Direction 1 —
Answer these questions using the piece on Rousseau's theory of education below.
(a) What did Rousseau believe books only teach us to do?
(b) In what kind of setting is Émile to be raised?
(c) What consequence would Émile face if he broke the window to his room?
Direction 2 — Pick up the piece on Rousseau's theory of education below from its final sentence and continue it.

Passage —
Monday, April 25, 2011

Jean Jacques Rousseau: Educating the Natural Person


(Excerpts from paper submitted for EDFD 201: Psycho-Philosophical Foundations of Education)

Photo Credit: posterlounge.co.uk

Rousseau’s Theory of Education

Rousseau's system of education was based on the goal of moving societies back into the idealized natural state. Education of children demanded their removal from the corrupting orders of society as it had become. In this state of separation, children would, in his view, revert to the state of perfect freedom. Child-rearing and education exclude rules that fostered a do or don't orientation as children would have to learn the lessons of life through both the good and negative consequences of their own actions. Likewise, he believed that children would learn in accordance with what came naturally by them.

Rousseau’s educational theory does not concern itself with particular techniques of channeling information and concepts, but rather focused on developing the pupil’s character and moral sense so that he may exercise self-mastery and remain morally excellent even in the unnatural and imperfect society in which he will live in. Books had no place in Rousseau's system of education since he believed that "books only teach us to talk about what we do not and cannot know." He stressed that boys in particular were to be taught to be observant of the world around them, and to learn the consequences of freedom and choices.

The hypothetical boy, Émile from his famous book on education Émile, or On Concerning Education, is to be raised in the countryside, which, he believes, is a more natural and healthy environment than the city, under the tutelage of a tutor who will be his guide through the various learning experiences arranged by the tutor. Protected from the stilted and subtle influences of contemporary society, Émile would not develop unrealistic ambitions and feelings of jealousy or superiority with regard to other men (amour propre). The tutor is to make sure that no harm comes to Émile through his learning experiences. In such a way, the tutor would encourage the child's physical development, shield him from social and religious institutions, prevent the formation of bad habits and prejudices, and preserve his natural inclination of self-interest (amour de soi).

Rousseau was one of the first to propose a developmentally appropriate education. He divides childhood into three stages: (1) to the age of about 12, when children are guided by their emotions and impulses; (2) from 12 to about 16, when reason starts to develop; and (3) from the age of 16 onwards, when the child develops into an adult. He commends that at the young age, the child has to learn a manual skill such as carpentry, one which requires creativity and thought, to keep him out of trouble, and to supply as a fallback means of living in the event of a change of circumstances. Educated free from the manipulations and desires of others up to this point, Rousseau wanted Émile to remain ignorant of social duty and only to understand what was possible or impossible in the physical world. In such a way, his student would learn to obey the immutable laws of nature. For instance, if Émile were to break the window to his room, he would face the consequences of sleeping with a cold draft. If Émile were to ignore his astronomy lesson, he would endure the panic of losing his way in the woods at night. Through this kind of trial and error, the child would gradually develop reason, adapt to different situations, and become an autonomous man.

Entries on locating named things —
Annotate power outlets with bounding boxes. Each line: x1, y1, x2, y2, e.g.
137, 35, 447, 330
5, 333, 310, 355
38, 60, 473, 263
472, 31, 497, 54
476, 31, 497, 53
==
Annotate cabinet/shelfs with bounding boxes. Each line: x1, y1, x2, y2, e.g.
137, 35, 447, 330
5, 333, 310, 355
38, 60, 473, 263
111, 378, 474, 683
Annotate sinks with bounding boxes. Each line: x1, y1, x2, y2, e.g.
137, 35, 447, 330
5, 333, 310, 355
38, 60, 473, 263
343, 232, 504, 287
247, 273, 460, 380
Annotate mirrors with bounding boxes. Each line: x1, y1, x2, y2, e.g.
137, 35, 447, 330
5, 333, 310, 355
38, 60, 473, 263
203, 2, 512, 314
---
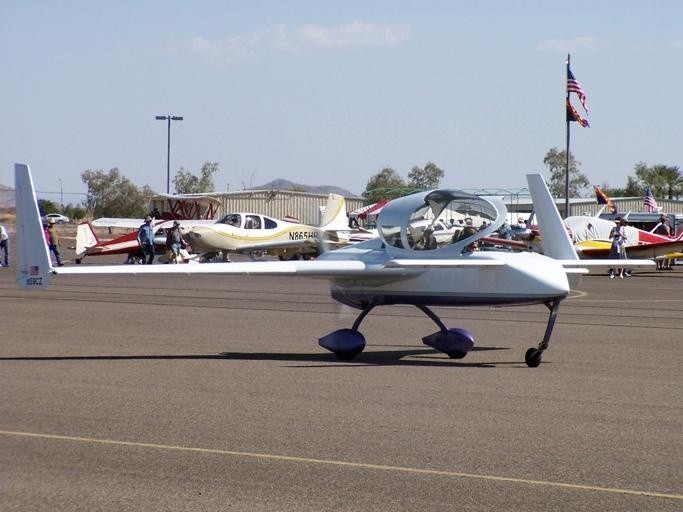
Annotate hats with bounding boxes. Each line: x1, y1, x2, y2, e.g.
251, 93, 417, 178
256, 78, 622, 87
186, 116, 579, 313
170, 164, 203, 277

Reply 1 —
(a) To talk about what we do not and cannot know.
(b) The countryside.
(c) He would have to sleep with a cold draft.

Reply 2 —
In early adolescence the emphasis would be on self-reliance. And to assist Émile's self-reliance, Rousseau exposed his student to a variety of artisan trades. Thus, the child would not crave things he could not get, nor would he engage in a vain desire to control other people. An independent and rational young man, Émile learned to accept what was available to him. It is important to note, however, that although the tutor was always behind the scenes, he constantly manipulated conditions to give Émile the illusion of freedom.

Also on the early adolescent stage, Rousseau permits the introduction of a literary text in the form of Defoe's Robinson Crusoe as it depicted the independent activities of a man isolated in a natural setting. And during the adolescent years Rousseau sought the importance of friendship and self-sacrifice in the interest of others. Rousseau believed that it was only when individuals shift their personal needs that communities were built and remained strong. It is only in this point of adolescence that Rousseau encourages readings of literature and philosophy.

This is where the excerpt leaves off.